By Jung Sung-ki, The Korea Times, Oct 25, 2007

Seoul, South Korea -- Former President Chun Doo-hwan ordered a brutal crackdown on Buddhist monks in the early 1980s to remove the administrative head of the Korean Buddhist Jogye Order, who the Chun government considered a dissident, a government fact-finding panel reported Thursday.

<< Members of the fact-finding panel of the Ministry of National Defense announce the results of its investigation into the “10.27 incident” regarding a former authoritarian government’s crackdown on Buddhist monks and the media in the 1980s at the ministry in Seoul, Thursday. / Korea Times Photo by Choi Hung-soo

Chun has denied he was involved in the case, dubbed the ``Oct. 27 incident.''

The committee at the Ministry of National Defense also revealed Chun's authoritarian government set the professional qualifications for journalists as part of efforts to take control of the country's media in the 1980s.

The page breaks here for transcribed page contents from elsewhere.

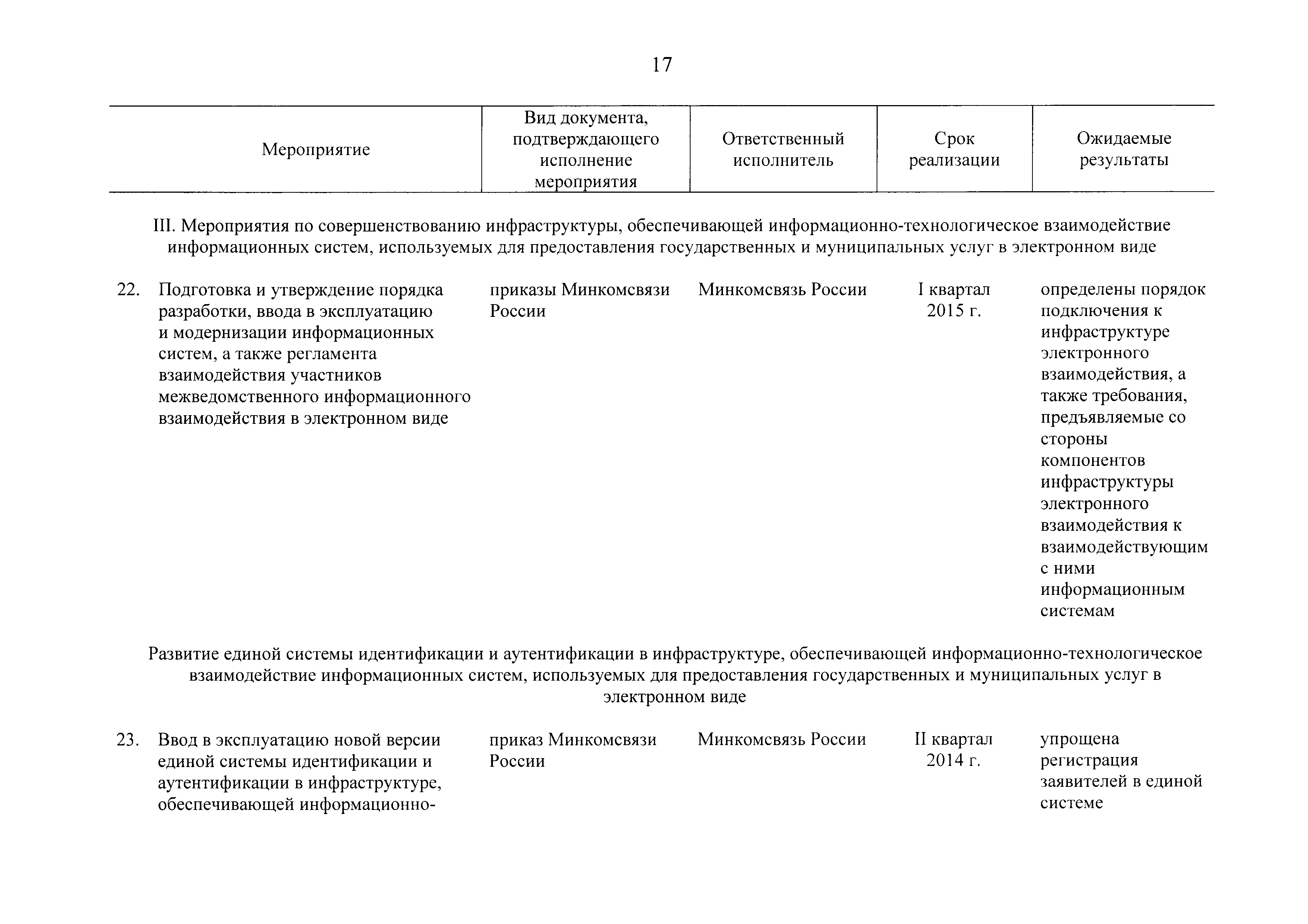 17

| Мероприятие | Вид документа, подтверждающего исполнение мероприятия | Ответственный исполнитель | Срок реализации | Ожидаемые результаты |
|---|---|---|---|---|
| III. Мероприятия по совершенствованию инфраструктуры, обеспечивающей информационно-технологическое взаимодействие информационных систем, используемых для предоставления государственных и муниципальных услуг в электронном виде | | | | |
| 22. Подготовка и утверждение порядка разработки, ввода в эксплуатацию и модернизации информационных систем, а также регламента взаимодействия участников межведомственного информационного взаимодействия в электронном виде | приказы Минкомсвязи России | Минкомсвязь России | I квартал 2015 г. | определены порядок подключения к инфраструктуре электронного взаимодействия, а также требования, предъявляемые со стороны компонентов инфраструктуры электронного взаимодействия к взаимодействующим с ними информационным системам |
| Развитие единой системы идентификации и аутентификации в инфраструктуре, обеспечивающей информационно-технологическое взаимодействие информационных систем, используемых для предоставления государственных и муниципальных услуг в электронном виде | | | | |
| 23. Ввод в эксплуатацию новой версии единой системы идентификации и аутентификации в инфраструктуре, обеспечивающей информационно- | приказ Минкомсвязи России | Минкомсвязь России | II квартал 2014 г. | упрощена регистрация заявителей в единой системе |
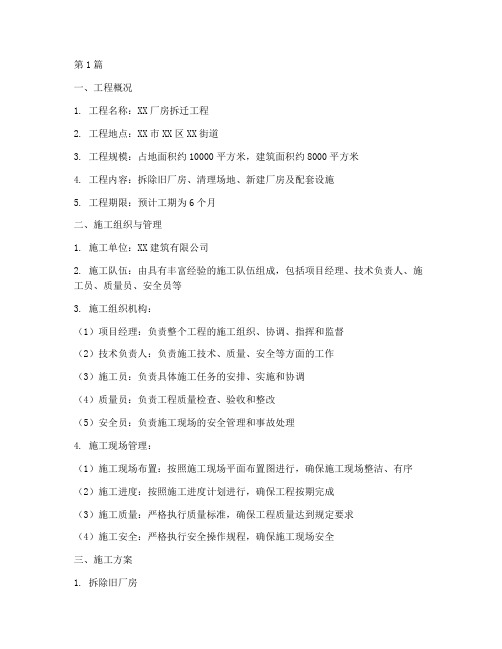 第1篇

一、工程概况

1. 工程名称：XX厂房拆迁工程

2. 工程地点：XX市XX区XX街道

3. 工程规模：占地面积约10000平方米，建筑面积约8000平方米

4. 工程内容：拆除旧厂房、清理场地、新建厂房及配套设施

5. 工程期限：预计工期为6个月

二、施工组织与管理

1. 施工单位：XX建筑有限公司

2. 施工队伍：由具有丰富经验的施工队伍组成，包括项目经理、技术负责人、施工员、质量员、安全员等

3. 施工组织机构：

（1）项目经理：负责整个工程的施工组织、协调、指挥和监督

（2）技术负责人：负责施工技术、质量、安全等方面的工作

（3）施工员：负责具体施工任务的安排、实施和协调

（4）质量员：负责工程质量检查、验收和整改

（5）安全员：负责施工现场的安全管理和事故处理

4. 施工现场管理：

（1）施工现场布置：按照施工现场平面布置图进行，确保施工现场整洁、有序

（2）施工进度：按照施工进度计划进行，确保工程按期完成

（3）施工质量：严格执行质量标准，确保工程质量达到规定要求

（4）施工安全：严格执行安全操作规程，确保施工现场安全

三、施工方案

1. 拆除旧厂房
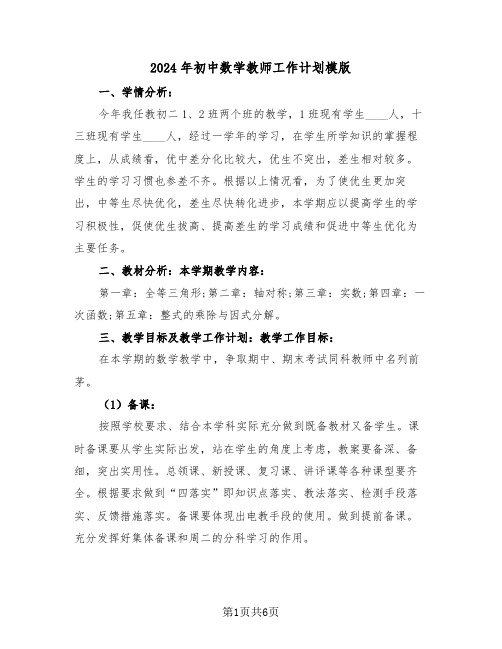 2024年初中数学教师工作计划模版

一、学情分析：

今年我任教初二1、2班两个班的教学，1班现有学生____人，十三班现有学生____人，经过一学年的学习，在学生所学知识的掌握程度上，从成绩看，优中差分化比较大，优生不突出，差生相对较多。学生的学习习惯也参差不齐。根据以上情况看，为了使优生更加突出，中等生尽快优化，差生尽快转化进步，本学期应以提高学生的学习积极性，促使优生拔高、提高差生的学习成绩和促进中等生优化为主要任务。

二、教材分析：本学期教学内容：

第一章：全等三角形；第二章：轴对称；第三章：实数；第四章：一次函数；第五章：整式的乘除与因式分解。

三、教学目标及教学工作计划：教学工作目标：

在本学期的数学教学中，争取期中、期末考试同科教师中名列前茅。

（1）备课：

按照学校要求、结合本学科实际充分做到既备教材又备学生。课时备课要从学生实际出发，站在学生的角度上考虑，教案要备深、备细，突出实用性。总领课、新授课、复习课、讲评课等各种课型要齐全。根据要求做到“四落实”即知识点落实、教法落实、检测手段落实、反馈措施落实。备课要体现出电教手段的使用。做到提前备课。充分发挥好集体备课和周二的分科学习的作用。

第1页共6页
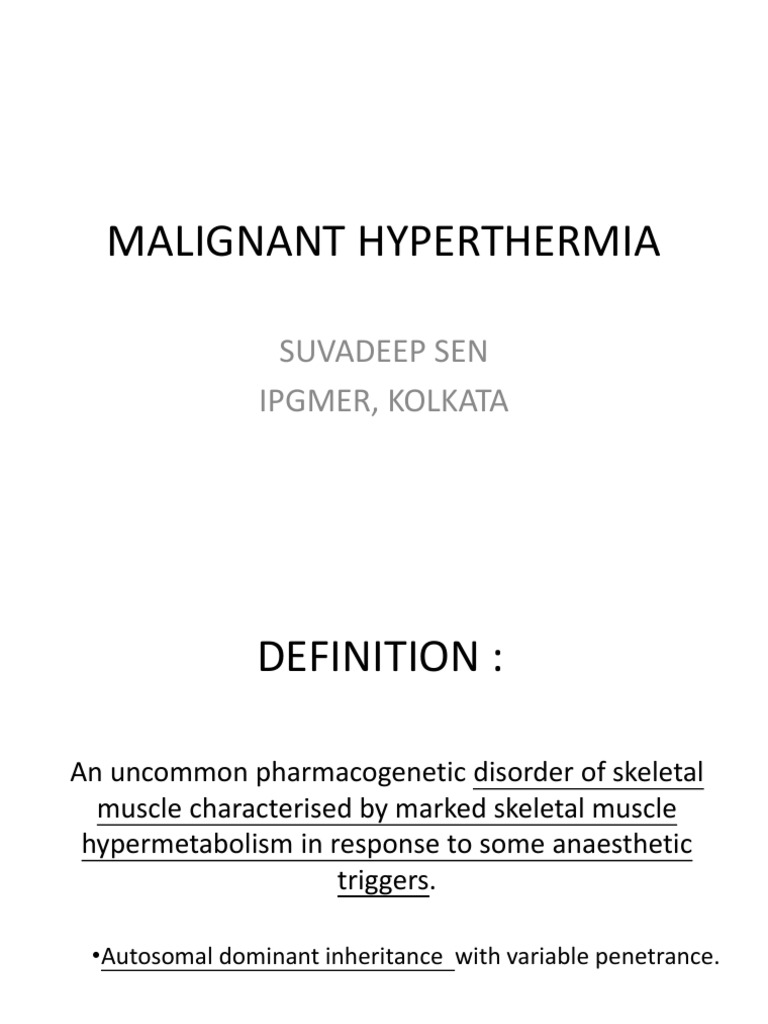 MALIGNANT HYPERTHERMIA

SUVADEEP SEN
IPGMER, KOLKATA

DEFINITION :

An uncommon pharmacogenetic disorder of skeletal muscle characterised by marked skeletal muscle hypermetabolism in response to some anaesthetic triggers.

•Autosomal dominant inheritance with variable penetrance.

On Oct. 27, 1980, the Chun administration mobilized more than 3,200 police and soldiers to search 5,731 temples nationwide and arrested more than 150 monks, according to the report.

The panel said the Chun government had made a secret report on Ven. Wolju's ``corrupt activities'' before the massive crackdown. Head monks of large temples in the country were referred to in the classified report as ``gangs.''

Many of the arrested monks were tortured and forced to resign from their posts, the panel said. Wolju also was forced to step down.

Torture methods included beatings, water torture, electric shock and sleep deprivation, it said.

``It is a typical power abuse case aimed at oppressing a specific religious order,'' the panel said, adding the Korean government should apologize for the wrongdoings and compensate the Jogye Order for damages.

In 1988, Prime Minister Kang Young-hoon apologized for the incident, but it was made without a proper investigation into the case, the panel said.

Meanwhile, the report reconfirmed the Chun regime's considerable control and surveillance over the media.

News agencies were absorbed into a single agency, while numerous provincial newspapers were closed and newspapers in Seoul were forbidden to station correspondents in provincial cities, it said.

Two broadcasting companies were forced to be absorbed into the Korean Broadcasting System (KBS).

The Defense Security Command, and the Ministry of Culture and Information ordered hundreds of ``dissident journalists'' fired and banned from reporting or editing, the panel said.

The dismissed journalists were then categorized into several classes, and limitations were placed on their reinstatement in accordance with their ``wrongdoings,'' such as ``pro-North Korean activities, articles against government policies, irregularities, incompetence and negligence of duty,'' according to the committee.